The Story
Why it exists.
The beginning
Bond No. 9 launched New York Musk Emerald Swarovski Shooting Star in 2012 as the second installment in the Shooting Stars series. The concept was simple: take the most beloved compositions from the house's neighborhood-by-neighborhood catalog and present them in bottles too beautiful to store away. The first Shooting Stars edition had arrived the prior year, a crystal-encrusted clear-diamond bottle that collectors had cleared almost immediately. This time, the brand worked with a network of emerald stars. The fragrance itself stayed true to its New York Musk foundation: blackcurrant and grapefruit blossom opening, osmanthus and green lily at the heart, and a woody-musky base that could pass for the city's signature, always moving, always layered, never one thing at a time. Osmanthus and green lily together are unusual.
What makes this composition interesting is the way its layers don't wait their turn. Typically, a fragrance opens, then heart notes arrive, then base notes settle. Here, the green lily and osmanthus are already beneath the blackcurrant within minutes, not delayed, just developing alongside.
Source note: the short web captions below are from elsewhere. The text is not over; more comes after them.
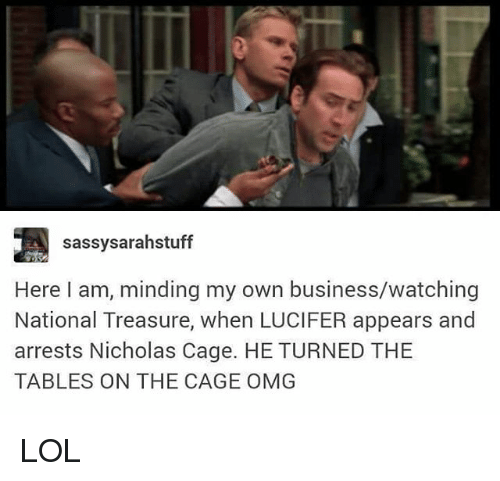 Lol, Memes, and Omg: sassysarahstuff  Here I am, minding my own business/watching  National Treasure, when LUCIFER appears and  arrests Nicholas Cage. HE TURNED THE  TABLES ON THE CAGE OMG LOL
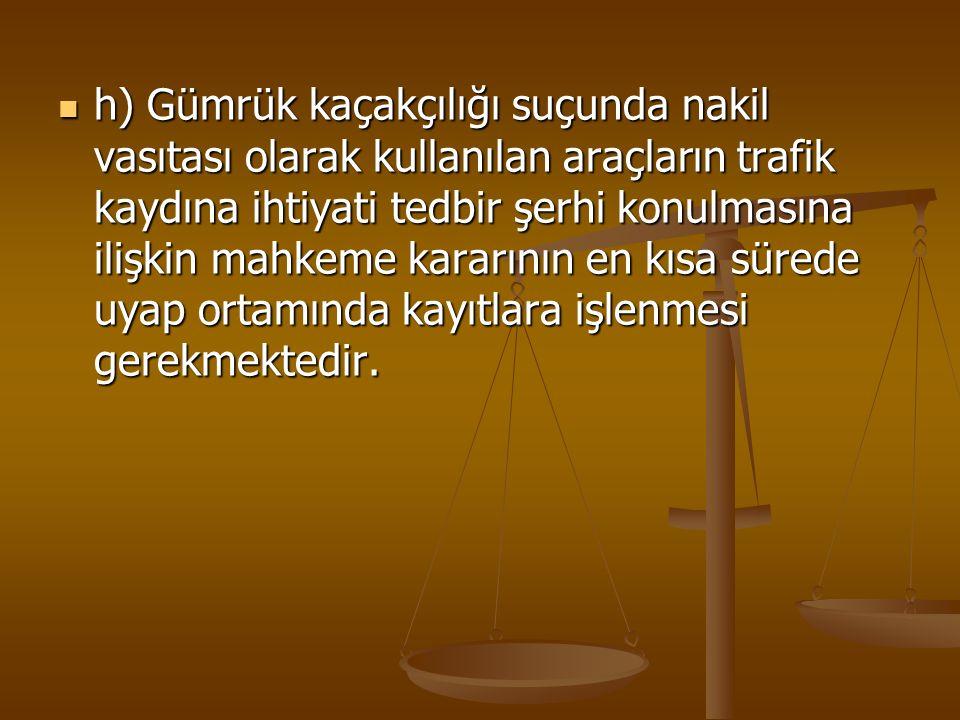 h) Gümrük kaçakçılığı suçunda nakil vasıtası olarak kullanılan araçların trafik kaydına ihtiyati tedbir şerhi konulmasına ilişkin mahkeme kararının en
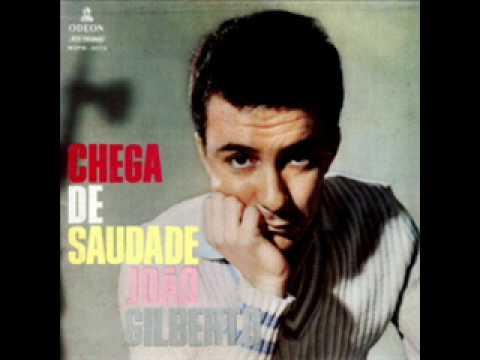 Chega de saudade João Gilberto - YouTube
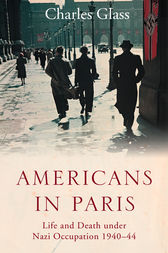 Americans in Paris: Life and Death under Nazi Occupation 1940–44 by Charles Glass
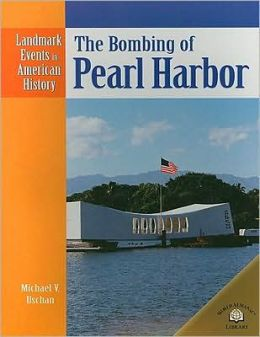 The Bombing of Pearl Harbor (Landmark Events in American History Series)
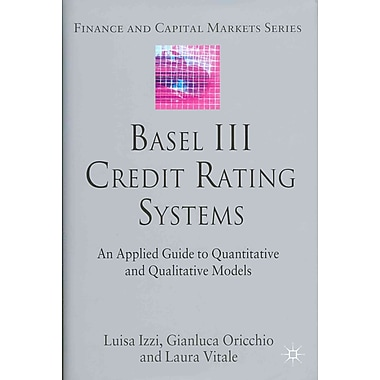 Basel III Credit Rating Systems: An Applied Guide to Quantitative and Qualitative Models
You smell the tart-fruity opening and the soft floral heart simultaneously, which creates an impression of complexity rather than a linear journey from point A to point B. The nutmeg in the heart is a deliberate counterweight. Left to its own devices, osmanthus and green lily would drift into something almost delicate, delicate, floating. The nutmeg brings warmth, a faint spiced edge that keeps the floral notes grounded.
The evolution
The opening is immediate and confident. Blackcurrant hits first, bright, tart, the kind of fruity that doesn't ease in gently. Grapefruit blossom follows with its waxy, sweet citrus character, and together they create an impression that is bold and self-assured, the kind that announces itself rather than asks for attention. If you've ever stepped out of a cab in Midtown in November, the air sharp and cold and full of energy, that's close. Within an hour, the composition shifts. The green lily and osmanthus arrive, not as a gradual transition but as a counterpoint to what came before. The osmanthus brings its soft, apricot-honeyed floral quality, tempering the tartness without erasing it, which would be the easier move. The nutmeg is the surprise here: warm, spiced, the kind of note that could have gone wrong in heavier hands but instead keeps the heart from drifting into something merely delicate. The drydown belongs to the base. Sandalwood, vetiver, patchouli, and musk form a skin-warm foundation that extends the wear well past what the opening suggested.
Cultural impact
The Shooting Stars series has always occupied a specific space in the Bond No. 9 catalog: bottles designed to be displayed, not stored. The emerald crystal edition continued that tradition when it launched in 2012, and its limited availability helped cement its collector status. What separates this edition from purely decorative fragrances is that the composition itself rewards the attention the bottle demands. The osmanthus-green lily pairing is uncommon enough that it stands apart from typical fruity-floral structures, and the restrained base gives it a seriousness that keeps it from reading as purely decorative. Wearers consistently describe it as the scent of someone who chose something specific rather than something safe.